#### TEXTAUSZUG:
::::::

# Parameter übergeben in Eclipse



## Ceene (18. Jan 2008)

Hallo liebe Community 

Ich habe in kleines Problem. Ich habe ein Applet, was wie folgt aufgerufen wird

<applet
  codebase = "."
  code     = "hp_hwplz.App_HP_HWplz.class"
  archive  = "HP_HWplzDemo_fat.jar"
  name     = "HWplzApplet"
  width    = "730"
  height   = "560"
  hspace   = "0"
  vspace   = "0"
  align    = "left">
<param name="sid" value="<?php echo $_SESSION["user_id"]?>">
</applet>

Nun würde ich gerne wissen, wie ich in meinem Programm den Wert ermitteln kann der in "sid" steht? Habe auch leider in meinen Büchern nichts gefunden was mir weiterhelfen könnte.


----------



## Wildcard (18. Jan 2008)

::::::

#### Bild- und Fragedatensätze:
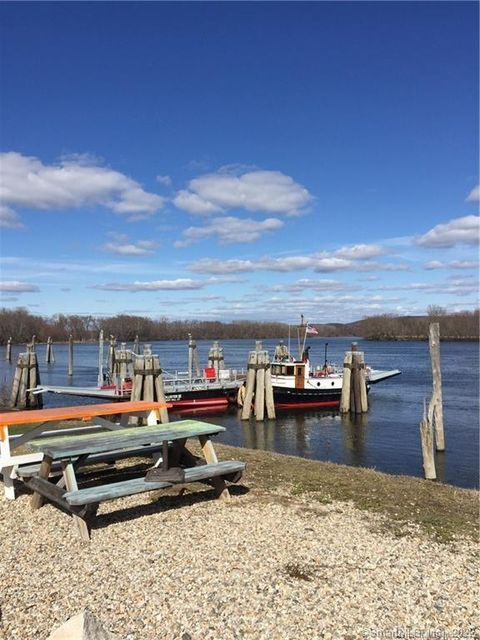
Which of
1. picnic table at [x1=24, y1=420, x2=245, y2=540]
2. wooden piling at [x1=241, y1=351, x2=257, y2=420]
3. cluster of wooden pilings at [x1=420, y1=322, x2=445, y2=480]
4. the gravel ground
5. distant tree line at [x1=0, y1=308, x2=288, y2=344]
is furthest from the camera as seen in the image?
distant tree line at [x1=0, y1=308, x2=288, y2=344]

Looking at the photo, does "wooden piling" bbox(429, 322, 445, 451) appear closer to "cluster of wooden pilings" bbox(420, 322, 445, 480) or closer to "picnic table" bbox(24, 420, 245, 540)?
"cluster of wooden pilings" bbox(420, 322, 445, 480)

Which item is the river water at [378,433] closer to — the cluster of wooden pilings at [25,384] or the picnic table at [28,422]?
the cluster of wooden pilings at [25,384]

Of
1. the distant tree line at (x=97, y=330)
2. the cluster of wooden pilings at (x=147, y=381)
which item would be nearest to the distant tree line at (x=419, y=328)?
the distant tree line at (x=97, y=330)

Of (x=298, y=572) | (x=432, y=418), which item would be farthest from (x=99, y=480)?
(x=432, y=418)

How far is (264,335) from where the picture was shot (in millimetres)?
158875

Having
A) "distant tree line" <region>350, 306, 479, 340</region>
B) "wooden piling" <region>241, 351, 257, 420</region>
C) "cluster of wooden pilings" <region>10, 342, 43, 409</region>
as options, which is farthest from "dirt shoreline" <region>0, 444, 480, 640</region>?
"distant tree line" <region>350, 306, 479, 340</region>

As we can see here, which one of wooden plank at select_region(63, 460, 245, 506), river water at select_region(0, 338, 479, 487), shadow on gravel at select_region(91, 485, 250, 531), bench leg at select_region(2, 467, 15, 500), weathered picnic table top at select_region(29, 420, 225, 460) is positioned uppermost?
weathered picnic table top at select_region(29, 420, 225, 460)

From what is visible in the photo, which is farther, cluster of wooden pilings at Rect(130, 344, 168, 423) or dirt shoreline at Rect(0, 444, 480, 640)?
cluster of wooden pilings at Rect(130, 344, 168, 423)

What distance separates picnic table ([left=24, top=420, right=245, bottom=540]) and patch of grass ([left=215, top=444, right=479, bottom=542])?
3.08 ft

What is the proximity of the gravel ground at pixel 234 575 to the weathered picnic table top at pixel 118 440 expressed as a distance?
0.84 m

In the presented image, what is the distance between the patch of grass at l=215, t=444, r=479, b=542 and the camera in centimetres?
633

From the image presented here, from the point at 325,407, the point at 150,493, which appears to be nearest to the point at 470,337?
the point at 325,407

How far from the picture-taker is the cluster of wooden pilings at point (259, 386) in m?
24.6

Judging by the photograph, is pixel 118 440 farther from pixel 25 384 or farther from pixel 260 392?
pixel 25 384
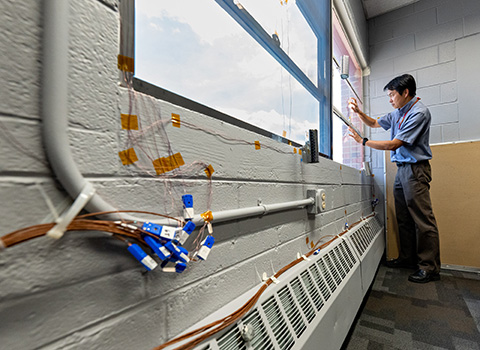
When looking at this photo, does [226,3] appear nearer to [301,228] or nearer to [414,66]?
[301,228]

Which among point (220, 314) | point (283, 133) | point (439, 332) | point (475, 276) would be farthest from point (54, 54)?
point (475, 276)

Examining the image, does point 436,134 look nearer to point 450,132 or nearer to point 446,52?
point 450,132

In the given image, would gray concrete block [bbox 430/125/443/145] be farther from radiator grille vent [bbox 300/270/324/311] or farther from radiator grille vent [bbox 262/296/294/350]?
radiator grille vent [bbox 262/296/294/350]

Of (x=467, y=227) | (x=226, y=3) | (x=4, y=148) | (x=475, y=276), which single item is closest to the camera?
(x=4, y=148)

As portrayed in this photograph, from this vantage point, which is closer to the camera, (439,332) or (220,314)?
(220,314)

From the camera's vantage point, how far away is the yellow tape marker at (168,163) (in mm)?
507

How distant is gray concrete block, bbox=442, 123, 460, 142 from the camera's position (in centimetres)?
248

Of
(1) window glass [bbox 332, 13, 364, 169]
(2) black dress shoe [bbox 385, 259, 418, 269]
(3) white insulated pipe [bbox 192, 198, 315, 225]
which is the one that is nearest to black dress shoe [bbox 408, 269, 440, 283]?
(2) black dress shoe [bbox 385, 259, 418, 269]

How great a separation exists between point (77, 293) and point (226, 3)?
953 millimetres

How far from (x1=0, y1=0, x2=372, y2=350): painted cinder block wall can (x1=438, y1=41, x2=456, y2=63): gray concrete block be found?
3.14 m

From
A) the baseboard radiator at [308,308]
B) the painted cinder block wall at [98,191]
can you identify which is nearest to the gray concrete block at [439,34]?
the baseboard radiator at [308,308]

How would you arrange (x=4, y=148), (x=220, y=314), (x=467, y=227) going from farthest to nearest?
(x=467, y=227), (x=220, y=314), (x=4, y=148)

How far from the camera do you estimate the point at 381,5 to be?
9.22 feet

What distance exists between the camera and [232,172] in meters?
0.71
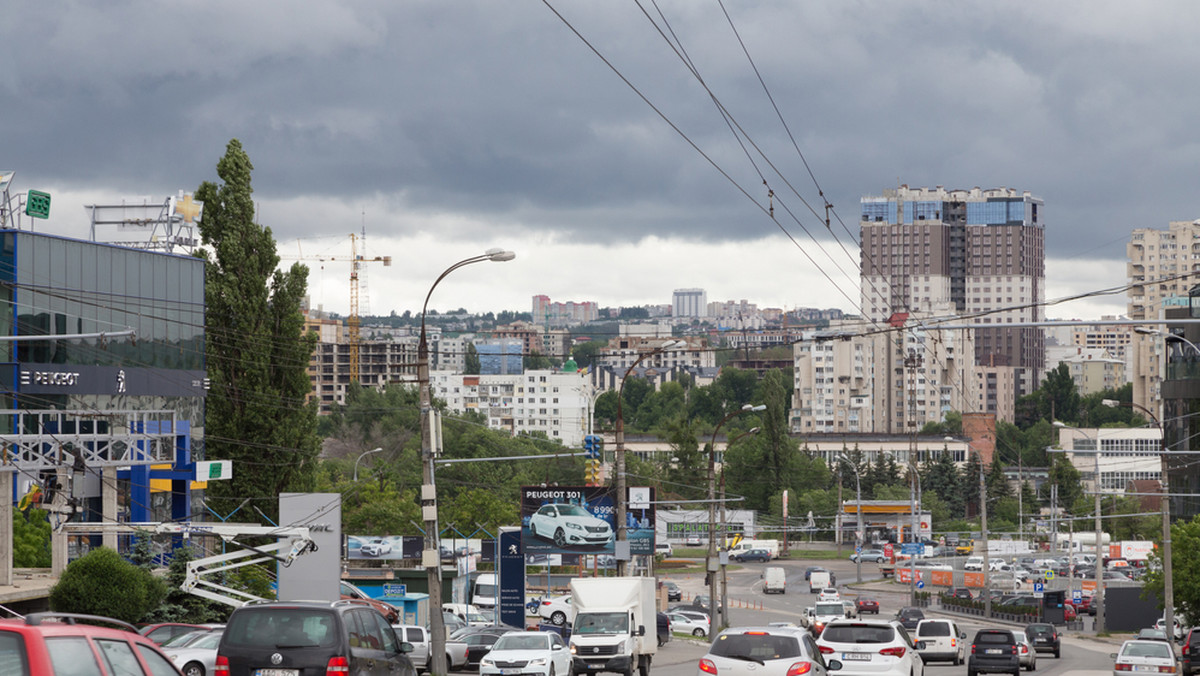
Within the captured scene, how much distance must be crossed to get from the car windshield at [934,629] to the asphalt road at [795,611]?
3.22 feet

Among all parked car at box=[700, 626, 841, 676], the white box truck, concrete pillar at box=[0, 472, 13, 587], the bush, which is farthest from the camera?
concrete pillar at box=[0, 472, 13, 587]

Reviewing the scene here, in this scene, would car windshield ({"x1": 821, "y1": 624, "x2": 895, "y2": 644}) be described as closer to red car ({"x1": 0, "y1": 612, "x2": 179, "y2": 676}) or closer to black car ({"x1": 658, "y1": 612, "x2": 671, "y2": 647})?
red car ({"x1": 0, "y1": 612, "x2": 179, "y2": 676})

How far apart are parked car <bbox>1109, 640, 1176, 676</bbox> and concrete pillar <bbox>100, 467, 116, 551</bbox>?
27.5m

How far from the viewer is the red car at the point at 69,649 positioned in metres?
8.44

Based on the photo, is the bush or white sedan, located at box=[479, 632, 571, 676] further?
the bush

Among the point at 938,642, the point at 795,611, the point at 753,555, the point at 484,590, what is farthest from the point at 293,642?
the point at 753,555

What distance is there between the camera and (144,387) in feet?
178

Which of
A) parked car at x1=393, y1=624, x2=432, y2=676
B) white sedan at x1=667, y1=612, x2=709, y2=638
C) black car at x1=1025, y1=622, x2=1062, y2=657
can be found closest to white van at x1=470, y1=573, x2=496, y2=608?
white sedan at x1=667, y1=612, x2=709, y2=638

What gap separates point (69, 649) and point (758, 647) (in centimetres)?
1137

::::::

#### ZU LÖSENDE AUFGABEN:
a) Geben Sie den Absatz im Thread über Applet-Parameter, der mit „Nun würde ich gerne wissen“ beginnt, in einem einzigen kürzeren Satz wieder. Seine wesentlichen Aussagen sollen dabei erhalten bleiben.
b) Führen Sie den Thread über Applet-Parameter im Anschluss an seine letzte Zeile fort.
Die Daten haben mit dem Text nichts zu tun.

#### LÖSUNGEN:
a) Der Verfasser fragt, wie er in seinem Programm den Wert des Parameters „sid“ auslesen kann, und hat dazu in seinen Büchern nichts Hilfreiches gefunden.

b)
Ich habe zwar keine Ahnung was der Titel mit der Frage zu tun haben soll, aber hier:
http://java.sun.com/javase/6/docs/api/java/applet/Applet.html#getParameter(java.lang.String)


----------



## Ceene (18. Jan 2008)

und wie kann ich in Eclipse diese Parameter eingeben damit ich das auch debuggen kann?

Woruntergeht das?


----------



## Wildcard (18. Jan 2008)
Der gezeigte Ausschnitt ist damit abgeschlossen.